== Excerpts from a dataset ==
═══

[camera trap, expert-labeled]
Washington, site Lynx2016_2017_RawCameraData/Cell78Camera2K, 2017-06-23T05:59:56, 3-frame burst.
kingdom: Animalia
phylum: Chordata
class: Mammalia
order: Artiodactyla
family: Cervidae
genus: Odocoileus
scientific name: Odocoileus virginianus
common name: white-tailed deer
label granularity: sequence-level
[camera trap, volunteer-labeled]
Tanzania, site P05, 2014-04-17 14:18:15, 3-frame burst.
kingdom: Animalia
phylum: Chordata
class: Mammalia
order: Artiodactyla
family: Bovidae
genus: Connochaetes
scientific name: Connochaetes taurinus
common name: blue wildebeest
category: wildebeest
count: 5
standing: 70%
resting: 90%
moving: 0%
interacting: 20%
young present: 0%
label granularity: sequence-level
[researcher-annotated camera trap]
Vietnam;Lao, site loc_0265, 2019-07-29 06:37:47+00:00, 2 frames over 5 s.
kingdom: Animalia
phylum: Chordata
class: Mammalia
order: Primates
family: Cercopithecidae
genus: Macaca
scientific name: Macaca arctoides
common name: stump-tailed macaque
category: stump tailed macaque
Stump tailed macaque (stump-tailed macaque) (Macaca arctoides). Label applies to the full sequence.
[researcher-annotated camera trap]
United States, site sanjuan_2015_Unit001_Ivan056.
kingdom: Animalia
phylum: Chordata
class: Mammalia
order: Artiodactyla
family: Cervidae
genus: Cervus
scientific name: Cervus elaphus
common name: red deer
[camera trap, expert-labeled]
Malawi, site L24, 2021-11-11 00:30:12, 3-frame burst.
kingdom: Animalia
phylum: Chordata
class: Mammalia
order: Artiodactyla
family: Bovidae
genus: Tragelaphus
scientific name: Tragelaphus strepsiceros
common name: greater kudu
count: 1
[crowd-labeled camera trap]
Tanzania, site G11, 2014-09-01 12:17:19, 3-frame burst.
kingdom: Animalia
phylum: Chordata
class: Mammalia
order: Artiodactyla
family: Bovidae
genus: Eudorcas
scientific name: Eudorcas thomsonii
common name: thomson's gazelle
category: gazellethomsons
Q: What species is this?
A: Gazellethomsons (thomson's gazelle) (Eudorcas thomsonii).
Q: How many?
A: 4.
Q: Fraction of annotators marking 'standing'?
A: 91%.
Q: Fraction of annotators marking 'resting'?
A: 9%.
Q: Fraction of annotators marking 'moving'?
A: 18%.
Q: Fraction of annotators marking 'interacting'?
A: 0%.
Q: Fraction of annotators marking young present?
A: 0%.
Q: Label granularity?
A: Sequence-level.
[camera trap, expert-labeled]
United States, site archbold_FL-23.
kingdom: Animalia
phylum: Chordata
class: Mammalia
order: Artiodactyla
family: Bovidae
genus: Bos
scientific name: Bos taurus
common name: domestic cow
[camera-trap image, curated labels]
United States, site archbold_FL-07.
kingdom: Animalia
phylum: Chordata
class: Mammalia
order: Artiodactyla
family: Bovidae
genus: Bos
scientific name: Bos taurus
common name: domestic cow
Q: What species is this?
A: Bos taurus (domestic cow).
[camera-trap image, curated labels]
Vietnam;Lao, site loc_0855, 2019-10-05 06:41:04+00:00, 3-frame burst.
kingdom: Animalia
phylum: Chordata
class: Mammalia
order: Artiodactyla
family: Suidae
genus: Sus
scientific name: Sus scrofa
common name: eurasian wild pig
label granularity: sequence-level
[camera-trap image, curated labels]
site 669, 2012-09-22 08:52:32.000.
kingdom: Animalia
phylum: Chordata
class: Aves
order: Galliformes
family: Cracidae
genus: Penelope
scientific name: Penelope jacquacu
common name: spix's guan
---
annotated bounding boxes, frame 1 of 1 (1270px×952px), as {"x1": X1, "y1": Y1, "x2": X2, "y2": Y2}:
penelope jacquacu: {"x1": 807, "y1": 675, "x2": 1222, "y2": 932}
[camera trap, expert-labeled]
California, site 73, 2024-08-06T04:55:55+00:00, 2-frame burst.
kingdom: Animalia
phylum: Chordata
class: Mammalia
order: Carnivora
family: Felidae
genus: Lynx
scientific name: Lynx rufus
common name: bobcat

═══

== Task to carry out ==
Transcribe every entry exactly as it reads.

== Solution to this exercise ==
[camera trap, expert-labeled]
Washington, site Lynx2016_2017_RawCameraData/Cell78Camera2K, 2017-06-23T05:59:56, 3-frame burst.
kingdom: Animalia
phylum: Chordata
class: Mammalia
order: Artiodactyla
family: Cervidae
genus: Odocoileus
scientific name: Odocoileus virginianus
common name: white-tailed deer
label granularity: sequence-level
[camera trap, volunteer-labeled]
Tanzania, site P05, 2014-04-17 14:18:15, 3-frame burst.
kingdom: Animalia
phylum: Chordata
class: Mammalia
order: Artiodactyla
family: Bovidae
genus: Connochaetes
scientific name: Connochaetes taurinus
common name: blue wildebeest
category: wildebeest
count: 5
standing: 70%
resting: 90%
moving: 0%
interacting: 20%
young present: 0%
label granularity: sequence-level
[researcher-annotated camera trap]
Vietnam;Lao, site loc_0265, 2019-07-29 06:37:47+00:00, 2 frames over 5 s.
kingdom: Animalia
phylum: Chordata
class: Mammalia
order: Primates
family: Cercopithecidae
genus: Macaca
scientific name: Macaca arctoides
common name: stump-tailed macaque
category: stump tailed macaque
Stump tailed macaque (stump-tailed macaque) (Macaca arctoides). Label applies to the full sequence.
[researcher-annotated camera trap]
United States, site sanjuan_2015_Unit001_Ivan056.
kingdom: Animalia
phylum: Chordata
class: Mammalia
order: Artiodactyla
family: Cervidae
genus: Cervus
scientific name: Cervus elaphus
common name: red deer
[camera trap, expert-labeled]
Malawi, site L24, 2021-11-11 00:30:12, 3-frame burst.
kingdom: Animalia
phylum: Chordata
class: Mammalia
order: Artiodactyla
family: Bovidae
genus: Tragelaphus
scientific name: Tragelaphus strepsiceros
common name: greater kudu
count: 1
[crowd-labeled camera trap]
Tanzania, site G11, 2014-09-01 12:17:19, 3-frame burst.
kingdom: Animalia
phylum: Chordata
class: Mammalia
order: Artiodactyla
family: Bovidae
genus: Eudorcas
scientific name: Eudorcas thomsonii
common name: thomson's gazelle
category: gazellethomsons
Q: What species is this?
A: Gazellethomsons (thomson's gazelle) (Eudorcas thomsonii).
Q: How many?
A: 4.
Q: Fraction of annotators marking 'standing'?
A: 91%.
Q: Fraction of annotators marking 'resting'?
A: 9%.
Q: Fraction of annotators marking 'moving'?
A: 18%.
Q: Fraction of annotators marking 'interacting'?
A: 0%.
Q: Fraction of annotators marking young present?
A: 0%.
Q: Label granularity?
A: Sequence-level.
[camera trap, expert-labeled]
United States, site archbold_FL-23.
kingdom: Animalia
phylum: Chordata
class: Mammalia
order: Artiodactyla
family: Bovidae
genus: Bos
scientific name: Bos taurus
common name: domestic cow
[camera-trap image, curated labels]
United States, site archbold_FL-07.
kingdom: Animalia
phylum: Chordata
class: Mammalia
order: Artiodactyla
family: Bovidae
genus: Bos
scientific name: Bos taurus
common name: domestic cow
Q: What species is this?
A: Bos taurus (domestic cow).
[camera-trap image, curated labels]
Vietnam;Lao, site loc_0855, 2019-10-05 06:41:04+00:00, 3-frame burst.
kingdom: Animalia
phylum: Chordata
class: Mammalia
order: Artiodactyla
family: Suidae
genus: Sus
scientific name: Sus scrofa
common name: eurasian wild pig
label granularity: sequence-level
[camera-trap image, curated labels]
site 669, 2012-09-22 08:52:32.000.
kingdom: Animalia
phylum: Chordata
class: Aves
order: Galliformes
family: Cracidae
genus: Penelope
scientific name: Penelope jacquacu
common name: spix's guan
---
annotated bounding boxes, frame 1 of 1 (1270px×952px), as {"x1": X1, "y1": Y1, "x2": X2, "y2": Y2}:
penelope jacquacu: {"x1": 807, "y1": 675, "x2": 1222, "y2": 932}
[camera trap, expert-labeled]
California, site 73, 2024-08-06T04:55:55+00:00, 2-frame burst.
kingdom: Animalia
phylum: Chordata
class: Mammalia
order: Carnivora
family: Felidae
genus: Lynx
scientific name: Lynx rufus
common name: bobcat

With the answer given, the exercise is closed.